ERA 5 DE JULIO DE 2017 y una turba salvaje, armada con insultos, palos y demás, irrumpía en la sede del Poder Legislativo, en Caracas. Guillermo Sucre veía las noticias. Poeta, ensayista, intelectual venezolano –nació en Tumeremo, estado Bolívar, en 1933–, su obra no puede encerrarse en ámbito nacional alguno, a menos que sea por estrictas razones de clasificación y estudio. Como en todo escritor de veras, la obra de Sucre es un bien de la lengua española. O de la lengua, sin más. Coinciden en esto quienes lo han leído con serenidad y con fervor, dos emociones o presencias de ánimo que por cierto recorren, juntas, esa obra que reta y conmueve. En sus páginas se nota siempre el compromiso del hombre con su pasión y su destino. La apuesta del ensayista, del poeta, del intelectual por eso que, a falta de otra palabra, llamaré la verdad: el deber con la propia conciencia. ¿No es eso, a fin de cuentas, lo que acerca la soledad de un hombre a la soledad de los demás? ¿Y no es precisamente ese acercamiento, esa cercanía, lo que hace entrañable a un escritor?

Era 5 de julio y Guillermo Sucre veía las noticias. El horror de las imágenes (diputados heridos, periodistas heridos, empleados de la Asamblea Nacional heridos, todo el mundo conmocionado ante esa bestialidad que, como se ha visto, ocurrió al amparo del régimen gobernante) nos metió de inmediato en el asunto político. Y estaba bien. En su juventud Sucre luchó contra la dictadura de Marcos Pérez Jiménez, sufrió cárcel, lo expulsaron del país, regresó, volvió a luchar y fue a parar de nuevo en prisión. El 23 de enero de 1958, estando preso en Ciudad Bolívar, recibió la noticia de que el sátrapa había caído. Y Sucre fue liberado, solo para seguir toda su vida dedicado a la palabra y a la defensa de la libertad. Cuando, en 1992, Chávez se insurreccionó contra la democracia, Guillermo Sucre no dudó en señalar a los intelectuales que formaban parte de la conjura civil, que fue tan ruin e irresponsable como la conspiración militar. La respuesta que recibió fue la injuria e incluso el ultraje. Pero, como Albert Camus en su hora y en su circunstancia, Sucre tenía razón.

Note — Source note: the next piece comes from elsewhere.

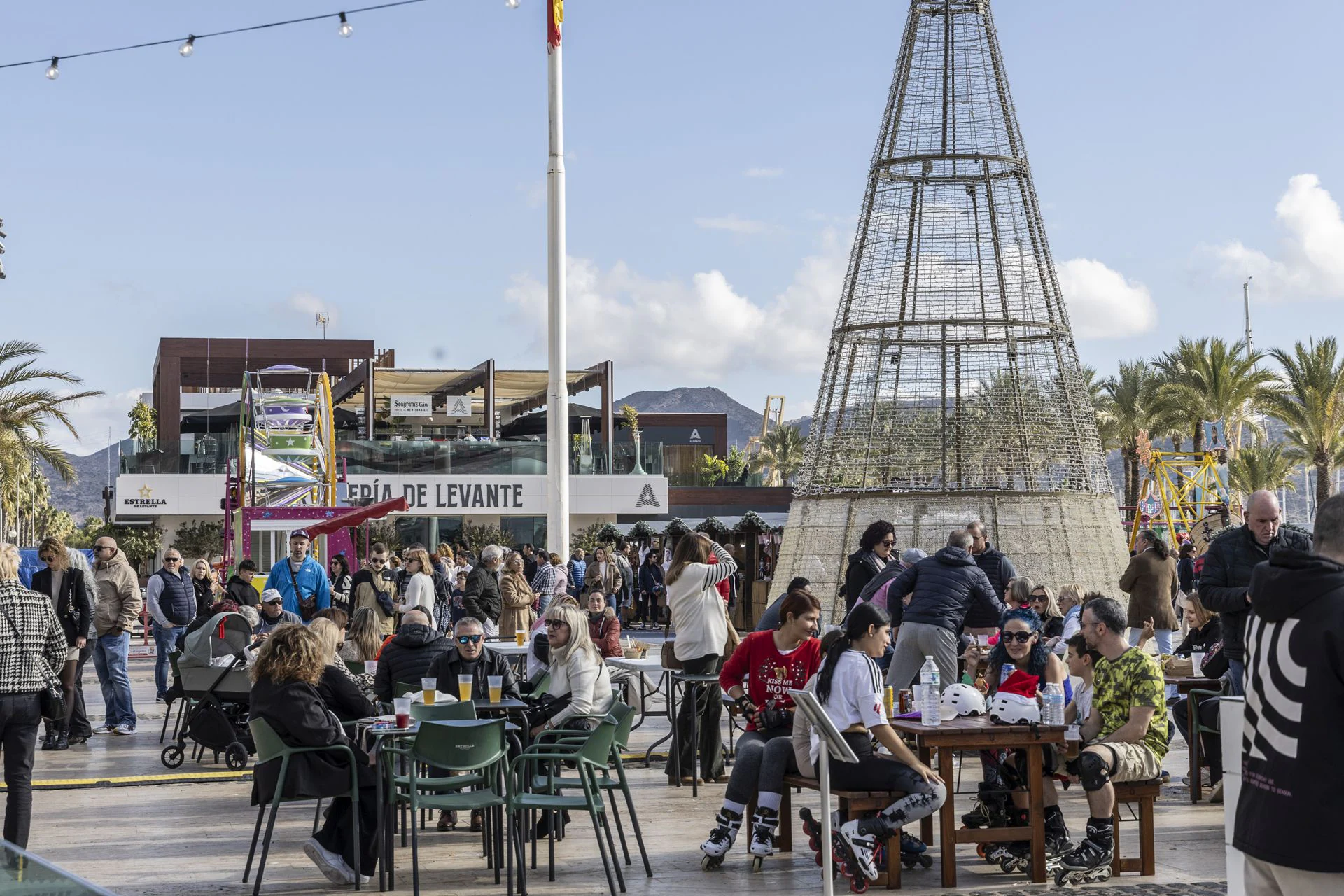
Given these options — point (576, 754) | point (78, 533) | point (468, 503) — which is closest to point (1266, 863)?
point (576, 754)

“La última vez que fui a la Asamblea fue cuando murió Octavio Lepage –dice–. Nos conocíamos mucho y fui a dar el pésame. Antes fui una o dos veces al Congreso, durante el gobierno de Leoni, para hablar con Reinaldo Leandro Mora, que era ministro del Interior. Yo tenía amigos que estaban en la guerrilla que me pedían que intercediera de algún modo. Los ayudaba pero les decía que estaban equivocados”.

–Usted formó parte de la resistencia antiperezjimenista, y cuando llegó la democracia no se empató con la guerrilla, ¿por qué, si era común entre jóvenes?

–No, cómo me iba a empatar en eso. Era muy común, sí, pero yo sabía que la guerrilla estaba muy influida por los Castro, por la Revolución cubana. Es verdad que al comienzo uno se emocionó con Fidel, con Raúl, con el Che Guevara, pero después aquello era fusilamiento tras fusilamiento tras fusilamiento. Además, la guerrilla combatía a Betancourt, que había sido electo popularmente y era un gran líder. No ha habido en Venezuela un líder popular más grande que Betancourt. Yo conocí bastante a Rómulo. Incluso me invitó cuando tomó posesión de la presidencia e hizo una recepción en el Congreso. Pero no fui. A mí esas cosas no me gustan.

Usted, que fue testigo y protagonista de luchas políticas de Venezuela, ¿cómo vive lo que está pasando hoy en día?

–Uno siente como una decadencia, un cambio total en el sentido de que esto ya no es política. Esto es una cosa bárbara, autocrática. Estos no son años democráticos.

Pero los de Pérez Jiménez tampoco lo eran.

–Tampoco lo eran. Y por eso luchamos contra él. Y ahora tenemos que luchar también contra este.

¿Qué diferencias ve entre ambas experiencias?

–Pérez Jiménez utilizó el Ejército, sin duda, pero eran cuatro gatos, en comparación. En cambio este es un tipo (Maduro) que tiene no sé cuántos miles de hombres en armas, que ha creado un ejército paralelo. Y todavía hay militares que lo elogian.

–Cuando usted y sus compañeros salen de la cárcel tras la caída de Pérez Jiménez, ¿pensaron o se dijeron: “Nunca más vamos a vivir algo así”?

–Sí. Volver a vivir algo como aquello era impensable. Impensable. De modo que cuando Chávez comenzó a hacer su campaña yo empecé a sentir como un mareo.

¿Un mareo?

–Sí, un mareo.

Porque en 1992 usted fue firme en el rechazo del golpe de Estado.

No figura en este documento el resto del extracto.